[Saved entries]
·····

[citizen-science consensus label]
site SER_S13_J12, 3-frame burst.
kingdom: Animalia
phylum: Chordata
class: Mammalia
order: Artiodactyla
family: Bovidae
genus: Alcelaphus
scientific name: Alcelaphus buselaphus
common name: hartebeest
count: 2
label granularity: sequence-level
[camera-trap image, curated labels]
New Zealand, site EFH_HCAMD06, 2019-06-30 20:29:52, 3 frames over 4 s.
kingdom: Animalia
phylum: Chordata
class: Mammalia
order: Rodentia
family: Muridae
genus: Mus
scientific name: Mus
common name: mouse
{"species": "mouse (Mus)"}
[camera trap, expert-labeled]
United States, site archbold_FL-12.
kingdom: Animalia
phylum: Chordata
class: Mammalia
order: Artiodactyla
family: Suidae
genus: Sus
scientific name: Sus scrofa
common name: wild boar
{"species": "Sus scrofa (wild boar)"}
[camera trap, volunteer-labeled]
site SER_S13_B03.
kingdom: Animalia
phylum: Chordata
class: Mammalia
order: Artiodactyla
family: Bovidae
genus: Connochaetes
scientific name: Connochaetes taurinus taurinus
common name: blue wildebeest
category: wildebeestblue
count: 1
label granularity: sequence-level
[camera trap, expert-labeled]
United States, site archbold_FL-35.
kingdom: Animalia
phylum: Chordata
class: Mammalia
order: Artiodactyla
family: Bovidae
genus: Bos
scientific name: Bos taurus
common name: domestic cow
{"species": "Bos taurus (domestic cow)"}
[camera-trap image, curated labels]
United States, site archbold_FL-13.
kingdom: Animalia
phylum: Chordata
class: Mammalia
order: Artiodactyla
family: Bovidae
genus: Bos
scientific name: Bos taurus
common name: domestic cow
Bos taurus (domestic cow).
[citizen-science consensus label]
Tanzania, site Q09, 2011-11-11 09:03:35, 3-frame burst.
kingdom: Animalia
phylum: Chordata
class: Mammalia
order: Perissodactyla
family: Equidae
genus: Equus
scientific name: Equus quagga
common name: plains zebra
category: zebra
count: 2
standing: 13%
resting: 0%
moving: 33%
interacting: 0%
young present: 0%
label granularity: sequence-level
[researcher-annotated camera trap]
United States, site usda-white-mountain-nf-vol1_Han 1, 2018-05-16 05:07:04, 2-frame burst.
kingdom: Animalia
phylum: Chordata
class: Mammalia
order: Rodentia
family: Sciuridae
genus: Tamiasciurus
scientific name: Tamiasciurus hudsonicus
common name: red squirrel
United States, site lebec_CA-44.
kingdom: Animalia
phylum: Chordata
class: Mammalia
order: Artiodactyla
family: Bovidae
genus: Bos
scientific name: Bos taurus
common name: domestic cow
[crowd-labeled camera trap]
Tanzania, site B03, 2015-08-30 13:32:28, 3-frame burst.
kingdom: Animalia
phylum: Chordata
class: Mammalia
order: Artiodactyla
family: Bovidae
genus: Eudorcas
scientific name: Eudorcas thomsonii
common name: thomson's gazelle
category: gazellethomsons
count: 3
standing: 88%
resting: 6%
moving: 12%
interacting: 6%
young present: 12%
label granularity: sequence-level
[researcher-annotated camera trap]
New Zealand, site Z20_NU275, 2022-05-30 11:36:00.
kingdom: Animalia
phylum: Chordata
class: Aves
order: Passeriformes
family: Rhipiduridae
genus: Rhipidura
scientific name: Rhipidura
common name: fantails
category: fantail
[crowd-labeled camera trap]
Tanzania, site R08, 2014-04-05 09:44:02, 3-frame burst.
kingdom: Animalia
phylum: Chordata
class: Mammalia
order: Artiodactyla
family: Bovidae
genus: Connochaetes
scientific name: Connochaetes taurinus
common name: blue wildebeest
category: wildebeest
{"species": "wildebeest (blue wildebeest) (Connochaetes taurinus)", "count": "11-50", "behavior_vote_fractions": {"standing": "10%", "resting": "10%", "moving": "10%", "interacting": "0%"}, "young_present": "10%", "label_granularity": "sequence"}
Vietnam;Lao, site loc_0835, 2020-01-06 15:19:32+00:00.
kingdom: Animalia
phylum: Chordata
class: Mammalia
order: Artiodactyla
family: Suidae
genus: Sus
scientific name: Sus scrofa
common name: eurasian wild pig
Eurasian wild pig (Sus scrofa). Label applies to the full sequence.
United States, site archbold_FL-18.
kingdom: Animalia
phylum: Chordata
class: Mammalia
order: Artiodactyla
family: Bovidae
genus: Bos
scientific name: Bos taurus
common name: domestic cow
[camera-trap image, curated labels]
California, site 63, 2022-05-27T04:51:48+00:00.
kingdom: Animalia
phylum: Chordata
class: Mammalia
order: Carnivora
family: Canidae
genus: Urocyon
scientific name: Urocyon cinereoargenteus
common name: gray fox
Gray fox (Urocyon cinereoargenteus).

·····

What this task involves:
Take the entries above and transcribe them exactly as they stand.

Your response:
[citizen-science consensus label]
site SER_S13_J12, 3-frame burst.
kingdom: Animalia
phylum: Chordata
class: Mammalia
order: Artiodactyla
family: Bovidae
genus: Alcelaphus
scientific name: Alcelaphus buselaphus
common name: hartebeest
count: 2
label granularity: sequence-level
[camera-trap image, curated labels]
New Zealand, site EFH_HCAMD06, 2019-06-30 20:29:52, 3 frames over 4 s.
kingdom: Animalia
phylum: Chordata
class: Mammalia
order: Rodentia
family: Muridae
genus: Mus
scientific name: Mus
common name: mouse
{"species": "mouse (Mus)"}
[camera trap, expert-labeled]
United States, site archbold_FL-12.
kingdom: Animalia
phylum: Chordata
class: Mammalia
order: Artiodactyla
family: Suidae
genus: Sus
scientific name: Sus scrofa
common name: wild boar
{"species": "Sus scrofa (wild boar)"}
[camera trap, volunteer-labeled]
site SER_S13_B03.
kingdom: Animalia
phylum: Chordata
class: Mammalia
order: Artiodactyla
family: Bovidae
genus: Connochaetes
scientific name: Connochaetes taurinus taurinus
common name: blue wildebeest
category: wildebeestblue
count: 1
label granularity: sequence-level
[camera trap, expert-labeled]
United States, site archbold_FL-35.
kingdom: Animalia
phylum: Chordata
class: Mammalia
order: Artiodactyla
family: Bovidae
genus: Bos
scientific name: Bos taurus
common name: domestic cow
{"species": "Bos taurus (domestic cow)"}
[camera-trap image, curated labels]
United States, site archbold_FL-13.
kingdom: Animalia
phylum: Chordata
class: Mammalia
order: Artiodactyla
family: Bovidae
genus: Bos
scientific name: Bos taurus
common name: domestic cow
Bos taurus (domestic cow).
[citizen-science consensus label]
Tanzania, site Q09, 2011-11-11 09:03:35, 3-frame burst.
kingdom: Animalia
phylum: Chordata
class: Mammalia
order: Perissodactyla
family: Equidae
genus: Equus
scientific name: Equus quagga
common name: plains zebra
category: zebra
count: 2
standing: 13%
resting: 0%
moving: 33%
interacting: 0%
young present: 0%
label granularity: sequence-level
[researcher-annotated camera trap]
United States, site usda-white-mountain-nf-vol1_Han 1, 2018-05-16 05:07:04, 2-frame burst.
kingdom: Animalia
phylum: Chordata
class: Mammalia
order: Rodentia
family: Sciuridae
genus: Tamiasciurus
scientific name: Tamiasciurus hudsonicus
common name: red squirrel
United States, site lebec_CA-44.
kingdom: Animalia
phylum: Chordata
class: Mammalia
order: Artiodactyla
family: Bovidae
genus: Bos
scientific name: Bos taurus
common name: domestic cow
[crowd-labeled camera trap]
Tanzania, site B03, 2015-08-30 13:32:28, 3-frame burst.
kingdom: Animalia
phylum: Chordata
class: Mammalia
order: Artiodactyla
family: Bovidae
genus: Eudorcas
scientific name: Eudorcas thomsonii
common name: thomson's gazelle
category: gazellethomsons
count: 3
standing: 88%
resting: 6%
moving: 12%
interacting: 6%
young present: 12%
label granularity: sequence-level
[researcher-annotated camera trap]
New Zealand, site Z20_NU275, 2022-05-30 11:36:00.
kingdom: Animalia
phylum: Chordata
class: Aves
order: Passeriformes
family: Rhipiduridae
genus: Rhipidura
scientific name: Rhipidura
common name: fantails
category: fantail
[crowd-labeled camera trap]
Tanzania, site R08, 2014-04-05 09:44:02, 3-frame burst.
kingdom: Animalia
phylum: Chordata
class: Mammalia
order: Artiodactyla
family: Bovidae
genus: Connochaetes
scientific name: Connochaetes taurinus
common name: blue wildebeest
category: wildebeest
{"species": "wildebeest (blue wildebeest) (Connochaetes taurinus)", "count": "11-50", "behavior_vote_fractions": {"standing": "10%", "resting": "10%", "moving": "10%", "interacting": "0%"}, "young_present": "10%", "label_granularity": "sequence"}
Vietnam;Lao, site loc_0835, 2020-01-06 15:19:32+00:00.
kingdom: Animalia
phylum: Chordata
class: Mammalia
order: Artiodactyla
family: Suidae
genus: Sus
scientific name: Sus scrofa
common name: eurasian wild pig
Eurasian wild pig (Sus scrofa). Label applies to the full sequence.
United States, site archbold_FL-18.
kingdom: Animalia
phylum: Chordata
class: Mammalia
order: Artiodactyla
family: Bovidae
genus: Bos
scientific name: Bos taurus
common name: domestic cow
[camera-trap image, curated labels]
California, site 63, 2022-05-27T04:51:48+00:00.
kingdom: Animalia
phylum: Chordata
class: Mammalia
order: Carnivora
family: Canidae
genus: Urocyon
scientific name: Urocyon cinereoargenteus
common name: gray fox
Gray fox (Urocyon cinereoargenteus).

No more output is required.